I have a set of patient VCF files, and I am looking at the genotypes of each variant called. I observe the three expected categories:
0/0 : homozygous for the reference allele
0/1 : heterozygous (one ref allele, one alt allele)
1/1: homozygous for the alternate allele
My question is, what is the point of calling a homozygous reference allele? Is this only done when there is low confidence on the variant call? To as to say "hey, this could be a different genotype, but here's what we got with the data quality given"?
What would I lose if I filtered all rows in my VCFs out with the genotype listed as "0/0"?
how many samples per vcf file ?
Just one sample per file.
I like to know the difference between "confident data we see hom-ref" and "no-data". Your single-sample VCF is only showing mutant sites, but I often run a VCF at a given set of coordinates, and I want to know which of the four situations is going on. 0/0 or 0/1 or 1/1 or no-data.
Ah, so I think what both Pierre and Karl are saying is "0/0" help to rule OUT a disease if you know the variant is found at location X and for patientA, they have "0/0" genotype at location X.
However, if you are looking for patterns in an unsupervised fashion, and want to look for variants that you can then attribute to a patient's phenotype, filtering out all "0/0"'s makes sense, because you want to prioritize the 0/1 and 1/1 calls.

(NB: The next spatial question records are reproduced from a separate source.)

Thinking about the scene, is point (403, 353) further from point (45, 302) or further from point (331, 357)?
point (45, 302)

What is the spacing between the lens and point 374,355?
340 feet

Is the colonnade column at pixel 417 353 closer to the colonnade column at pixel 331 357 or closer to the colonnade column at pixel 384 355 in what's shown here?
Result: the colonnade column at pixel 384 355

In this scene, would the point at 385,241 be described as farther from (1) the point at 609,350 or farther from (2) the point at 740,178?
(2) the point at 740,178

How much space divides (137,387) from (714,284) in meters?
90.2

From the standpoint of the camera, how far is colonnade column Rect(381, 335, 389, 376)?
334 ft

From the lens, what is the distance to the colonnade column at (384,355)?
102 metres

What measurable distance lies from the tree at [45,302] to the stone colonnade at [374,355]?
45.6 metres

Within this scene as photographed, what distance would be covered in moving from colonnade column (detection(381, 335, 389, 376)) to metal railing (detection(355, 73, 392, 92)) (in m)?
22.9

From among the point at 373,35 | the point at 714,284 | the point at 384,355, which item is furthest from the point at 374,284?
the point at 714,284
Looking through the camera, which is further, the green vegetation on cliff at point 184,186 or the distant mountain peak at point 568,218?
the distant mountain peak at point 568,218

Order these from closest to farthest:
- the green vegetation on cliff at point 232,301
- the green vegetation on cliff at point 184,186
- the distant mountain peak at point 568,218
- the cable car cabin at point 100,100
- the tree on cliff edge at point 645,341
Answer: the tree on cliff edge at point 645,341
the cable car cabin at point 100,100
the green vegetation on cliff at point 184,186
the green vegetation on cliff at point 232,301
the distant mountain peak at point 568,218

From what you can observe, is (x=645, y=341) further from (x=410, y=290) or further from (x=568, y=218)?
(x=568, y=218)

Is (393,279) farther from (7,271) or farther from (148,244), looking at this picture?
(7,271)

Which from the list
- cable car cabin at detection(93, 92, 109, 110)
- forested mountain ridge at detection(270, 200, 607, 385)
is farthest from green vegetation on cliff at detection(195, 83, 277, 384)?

Did I represent what you are saying correctly?
Also, I assume "no data" in a VCF is just the "absence" of information for a particular locus?

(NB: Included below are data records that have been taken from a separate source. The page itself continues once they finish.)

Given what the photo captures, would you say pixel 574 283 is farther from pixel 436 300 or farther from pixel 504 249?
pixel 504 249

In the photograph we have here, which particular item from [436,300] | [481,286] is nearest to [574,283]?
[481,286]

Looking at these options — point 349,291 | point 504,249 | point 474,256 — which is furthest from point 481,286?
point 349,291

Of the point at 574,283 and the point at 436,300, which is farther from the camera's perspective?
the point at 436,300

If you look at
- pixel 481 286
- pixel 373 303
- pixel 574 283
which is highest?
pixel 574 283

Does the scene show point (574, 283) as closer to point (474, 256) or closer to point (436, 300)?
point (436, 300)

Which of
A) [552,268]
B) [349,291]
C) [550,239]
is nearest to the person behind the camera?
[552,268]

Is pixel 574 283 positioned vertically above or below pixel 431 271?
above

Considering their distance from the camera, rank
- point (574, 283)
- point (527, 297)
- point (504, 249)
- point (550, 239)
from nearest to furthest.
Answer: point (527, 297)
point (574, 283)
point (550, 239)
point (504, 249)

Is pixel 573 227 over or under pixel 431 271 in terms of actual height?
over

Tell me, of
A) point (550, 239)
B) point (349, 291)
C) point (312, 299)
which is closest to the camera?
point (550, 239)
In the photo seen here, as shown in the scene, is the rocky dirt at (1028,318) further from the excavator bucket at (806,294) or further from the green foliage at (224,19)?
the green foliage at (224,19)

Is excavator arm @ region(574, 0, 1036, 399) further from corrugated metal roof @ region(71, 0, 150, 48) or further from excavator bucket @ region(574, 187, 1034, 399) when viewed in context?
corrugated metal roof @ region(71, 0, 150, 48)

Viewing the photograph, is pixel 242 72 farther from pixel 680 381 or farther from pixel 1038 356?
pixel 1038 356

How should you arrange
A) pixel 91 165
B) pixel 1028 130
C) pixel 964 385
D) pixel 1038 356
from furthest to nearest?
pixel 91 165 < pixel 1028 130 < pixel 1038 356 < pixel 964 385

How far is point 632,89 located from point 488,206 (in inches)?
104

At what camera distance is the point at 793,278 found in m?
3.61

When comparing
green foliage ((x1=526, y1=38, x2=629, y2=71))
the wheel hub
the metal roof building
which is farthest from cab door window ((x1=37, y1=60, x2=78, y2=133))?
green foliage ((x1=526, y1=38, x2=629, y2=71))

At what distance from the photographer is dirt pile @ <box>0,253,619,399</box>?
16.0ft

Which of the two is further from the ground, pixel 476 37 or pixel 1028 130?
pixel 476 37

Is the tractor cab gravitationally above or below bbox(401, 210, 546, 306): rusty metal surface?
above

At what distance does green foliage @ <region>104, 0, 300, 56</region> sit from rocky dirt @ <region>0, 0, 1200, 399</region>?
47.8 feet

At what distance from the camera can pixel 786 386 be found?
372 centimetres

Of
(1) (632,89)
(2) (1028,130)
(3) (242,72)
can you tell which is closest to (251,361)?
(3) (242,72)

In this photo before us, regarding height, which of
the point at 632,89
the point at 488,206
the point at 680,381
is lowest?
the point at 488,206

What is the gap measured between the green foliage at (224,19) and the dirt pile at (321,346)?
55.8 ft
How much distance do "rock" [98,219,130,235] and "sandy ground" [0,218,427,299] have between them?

and how did you generate the VCF ?
I didn't generate the VCF. It was given to me by a collaborator. What decisions regarding generation would affect the answer to this question?

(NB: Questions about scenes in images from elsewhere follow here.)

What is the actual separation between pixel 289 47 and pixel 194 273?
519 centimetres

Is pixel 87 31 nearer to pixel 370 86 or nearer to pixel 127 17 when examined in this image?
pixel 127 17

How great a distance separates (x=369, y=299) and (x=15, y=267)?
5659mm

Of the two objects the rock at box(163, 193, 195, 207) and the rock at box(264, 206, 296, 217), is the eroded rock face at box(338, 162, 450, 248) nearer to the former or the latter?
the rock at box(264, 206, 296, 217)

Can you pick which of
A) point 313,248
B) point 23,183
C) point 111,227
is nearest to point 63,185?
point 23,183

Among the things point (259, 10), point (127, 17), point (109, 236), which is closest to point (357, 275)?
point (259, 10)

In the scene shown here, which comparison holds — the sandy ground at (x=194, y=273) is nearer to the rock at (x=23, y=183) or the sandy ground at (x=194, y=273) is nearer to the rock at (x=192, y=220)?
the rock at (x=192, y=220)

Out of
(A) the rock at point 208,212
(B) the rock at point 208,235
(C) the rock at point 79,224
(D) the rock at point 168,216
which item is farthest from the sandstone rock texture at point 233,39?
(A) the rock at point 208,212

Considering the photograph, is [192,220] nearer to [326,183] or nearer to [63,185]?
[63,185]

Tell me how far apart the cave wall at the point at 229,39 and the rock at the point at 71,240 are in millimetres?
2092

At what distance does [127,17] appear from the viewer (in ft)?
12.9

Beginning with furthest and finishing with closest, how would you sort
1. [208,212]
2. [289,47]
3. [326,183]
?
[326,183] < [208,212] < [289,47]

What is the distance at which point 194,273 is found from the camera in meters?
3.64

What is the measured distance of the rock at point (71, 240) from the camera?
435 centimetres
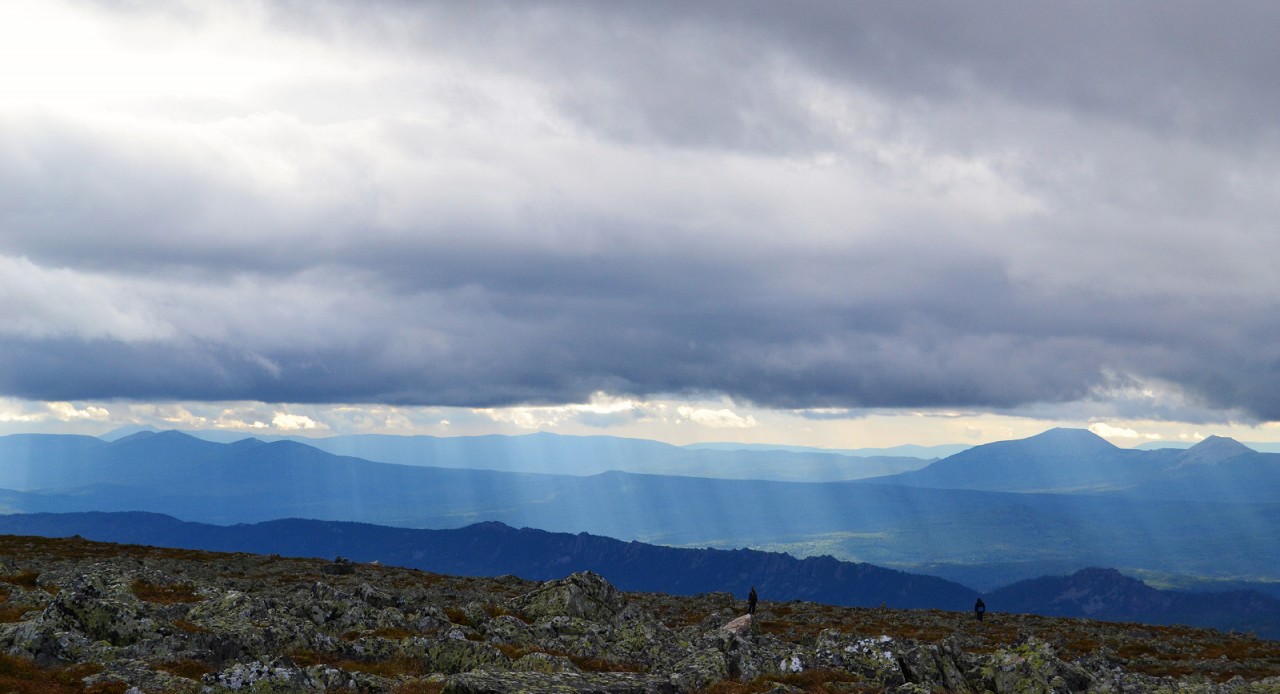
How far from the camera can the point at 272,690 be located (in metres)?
22.8

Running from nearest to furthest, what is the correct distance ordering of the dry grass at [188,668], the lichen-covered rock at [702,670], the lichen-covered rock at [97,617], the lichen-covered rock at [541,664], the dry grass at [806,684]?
the dry grass at [188,668] → the lichen-covered rock at [97,617] → the lichen-covered rock at [541,664] → the dry grass at [806,684] → the lichen-covered rock at [702,670]

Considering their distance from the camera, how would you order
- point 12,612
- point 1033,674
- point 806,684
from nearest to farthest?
point 1033,674 → point 806,684 → point 12,612

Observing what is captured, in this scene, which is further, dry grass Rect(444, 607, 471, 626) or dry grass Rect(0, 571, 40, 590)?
dry grass Rect(0, 571, 40, 590)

We used Atlas-SNP2 v1.4.3, with the following flags (removed the input and output default/required flags) and filters:
-F -y 6 -s --Illumina -f 3500
tools like samtools are free to print all the position or the variant only. It's useful later for example when you want to merge some VCFs. If you have all the positions there will be no ambiguity between a HOM_REF and a NO_CALL for a missing value.